╭─ 选定文本
Python 源码分析之运行时环境

版权声明:本文系原创,转发请注明出处,商业用途联系作者 https://blog.csdn.net/wenxueliu/article/details/80919911

python 运行时环境

运行环境是一个全局的概念,而执行环境就是指栈帧

当运行时环境已经准备好的时候,执行第一行代码的函数就是
PyEval_EvalFrame 函数

PyObject *
PyEval_EvalFrame(PyFrameObject *f) {
    /* This is for backward compatibility with extension modules that
       used this API; core interpreter code should call
       PyEval_EvalFrameEx() */
    return PyEval_EvalFrameEx(f, 0);
}

PyObject *
PyEval_EvalFrameEx(PyFrameObject *f, int throwflag)
{
    PyThreadState *tstate = PyThreadState_GET();
    return tstate->interp->eval_frame(f, throwflag);
}

PyInterpreterState *
PyInterpreterState_New(void)
{
    //...
    interp->eval_frame = _PyEval_EvalFrameDefault;
    //...
}

PyObject *
_PyEval_EvalFrameDefault(PyFrameObject *f, int throwflag)
{
    //...
    co = f->f_code;
    names = co->co_names;
    consts = co->co_consts;
    fastlocals = f->f_localsplus;
    freevars = f->f_localsplus + co->co_nlocals;
    first_instr = (_Py_CODEUNIT *) PyBytes_AS_STRING(co->co_code);
    //...
╰─
╭─ 数据记录
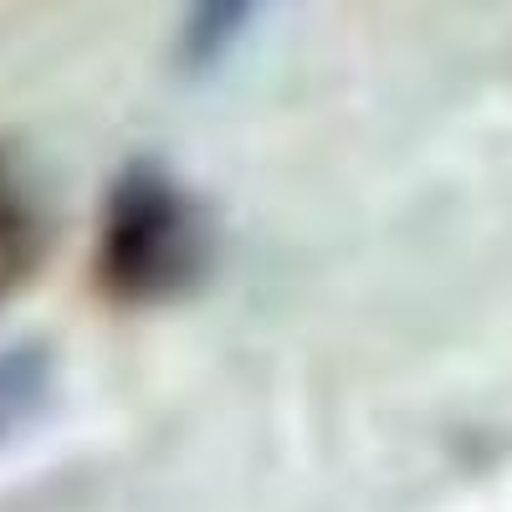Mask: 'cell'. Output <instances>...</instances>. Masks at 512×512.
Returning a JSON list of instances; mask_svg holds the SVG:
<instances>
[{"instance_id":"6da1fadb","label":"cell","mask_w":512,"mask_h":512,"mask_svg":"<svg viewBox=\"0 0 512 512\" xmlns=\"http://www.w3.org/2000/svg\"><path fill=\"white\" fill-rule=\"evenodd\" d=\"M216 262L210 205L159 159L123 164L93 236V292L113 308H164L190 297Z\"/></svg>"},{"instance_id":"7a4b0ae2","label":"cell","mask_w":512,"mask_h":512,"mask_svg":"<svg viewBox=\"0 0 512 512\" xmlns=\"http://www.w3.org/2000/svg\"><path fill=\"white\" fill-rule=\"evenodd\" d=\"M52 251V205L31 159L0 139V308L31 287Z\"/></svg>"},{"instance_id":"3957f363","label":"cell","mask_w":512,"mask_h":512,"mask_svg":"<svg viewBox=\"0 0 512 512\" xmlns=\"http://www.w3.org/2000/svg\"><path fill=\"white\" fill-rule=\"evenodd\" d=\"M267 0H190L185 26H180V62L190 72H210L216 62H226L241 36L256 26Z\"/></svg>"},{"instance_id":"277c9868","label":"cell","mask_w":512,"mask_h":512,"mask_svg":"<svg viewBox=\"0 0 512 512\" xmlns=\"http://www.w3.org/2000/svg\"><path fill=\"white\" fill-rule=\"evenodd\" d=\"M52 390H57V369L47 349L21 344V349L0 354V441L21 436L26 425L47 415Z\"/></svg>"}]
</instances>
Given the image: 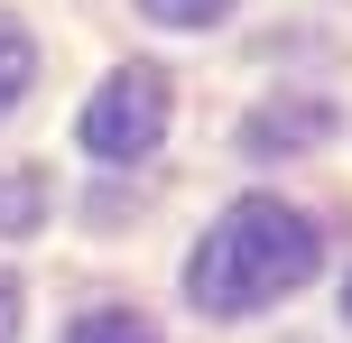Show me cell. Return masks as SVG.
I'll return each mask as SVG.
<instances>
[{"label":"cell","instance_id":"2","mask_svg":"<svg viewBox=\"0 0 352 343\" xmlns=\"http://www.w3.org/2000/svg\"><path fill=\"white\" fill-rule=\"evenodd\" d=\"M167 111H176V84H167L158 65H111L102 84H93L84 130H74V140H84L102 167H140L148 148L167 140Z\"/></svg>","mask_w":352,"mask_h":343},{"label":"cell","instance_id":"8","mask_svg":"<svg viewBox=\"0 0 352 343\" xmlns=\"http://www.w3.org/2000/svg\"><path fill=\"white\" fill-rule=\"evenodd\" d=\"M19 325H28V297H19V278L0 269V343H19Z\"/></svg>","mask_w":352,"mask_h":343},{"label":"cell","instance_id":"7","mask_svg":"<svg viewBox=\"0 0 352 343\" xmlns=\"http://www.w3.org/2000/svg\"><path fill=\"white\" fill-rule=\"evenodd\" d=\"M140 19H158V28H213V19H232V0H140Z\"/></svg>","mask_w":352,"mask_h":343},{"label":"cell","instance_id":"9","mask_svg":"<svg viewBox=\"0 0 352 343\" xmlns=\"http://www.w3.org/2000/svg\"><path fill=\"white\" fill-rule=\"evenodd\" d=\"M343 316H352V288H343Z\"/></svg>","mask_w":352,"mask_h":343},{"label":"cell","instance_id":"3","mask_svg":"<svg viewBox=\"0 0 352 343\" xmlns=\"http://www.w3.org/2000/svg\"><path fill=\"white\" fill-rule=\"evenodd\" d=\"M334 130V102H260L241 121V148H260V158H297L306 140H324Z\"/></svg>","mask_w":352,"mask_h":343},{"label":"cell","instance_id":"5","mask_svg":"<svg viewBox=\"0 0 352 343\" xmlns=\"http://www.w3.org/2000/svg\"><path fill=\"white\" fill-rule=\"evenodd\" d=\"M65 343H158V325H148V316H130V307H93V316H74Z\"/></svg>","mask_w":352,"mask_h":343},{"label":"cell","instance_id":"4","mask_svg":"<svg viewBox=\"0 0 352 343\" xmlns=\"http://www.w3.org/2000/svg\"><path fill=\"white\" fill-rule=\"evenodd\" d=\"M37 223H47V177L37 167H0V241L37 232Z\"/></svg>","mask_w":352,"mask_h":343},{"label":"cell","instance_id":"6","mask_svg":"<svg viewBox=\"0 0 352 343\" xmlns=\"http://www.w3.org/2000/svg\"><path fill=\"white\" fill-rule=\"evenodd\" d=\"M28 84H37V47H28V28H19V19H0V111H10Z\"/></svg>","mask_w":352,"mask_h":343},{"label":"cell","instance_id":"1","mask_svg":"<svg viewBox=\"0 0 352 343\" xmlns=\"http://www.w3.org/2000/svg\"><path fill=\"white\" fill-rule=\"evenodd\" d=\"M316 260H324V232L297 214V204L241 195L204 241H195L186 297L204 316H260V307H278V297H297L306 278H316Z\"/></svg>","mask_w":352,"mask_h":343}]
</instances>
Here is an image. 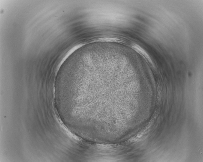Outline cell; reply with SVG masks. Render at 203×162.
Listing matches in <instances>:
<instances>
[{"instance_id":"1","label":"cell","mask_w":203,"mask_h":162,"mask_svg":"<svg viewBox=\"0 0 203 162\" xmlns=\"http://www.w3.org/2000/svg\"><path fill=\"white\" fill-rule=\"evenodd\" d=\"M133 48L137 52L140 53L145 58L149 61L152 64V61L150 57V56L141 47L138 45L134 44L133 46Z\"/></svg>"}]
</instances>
╰─
请把 Python 运行时环境一文中从“当运行时环境已经准备好的时候,执行第一行代码的函数就是”到“PyEval_EvalFrameEx(PyFrameObject *f, int throwflag)”(含首尾)的部分重新写出,并将其中的“throwflag”重命名为“throw_flag”。 上面的数据行是另一份独立的材料。

当运行时环境已经准备好的时候,执行第一行代码的函数就是
PyEval_EvalFrame 函数

PyObject *
PyEval_EvalFrame(PyFrameObject *f) {
    /* This is for backward compatibility with extension modules that
       used this API; core interpreter code should call
       PyEval_EvalFrameEx() */
    return PyEval_EvalFrameEx(f, 0);
}

PyObject *
PyEval_EvalFrameEx(PyFrameObject *f, int throw_flag)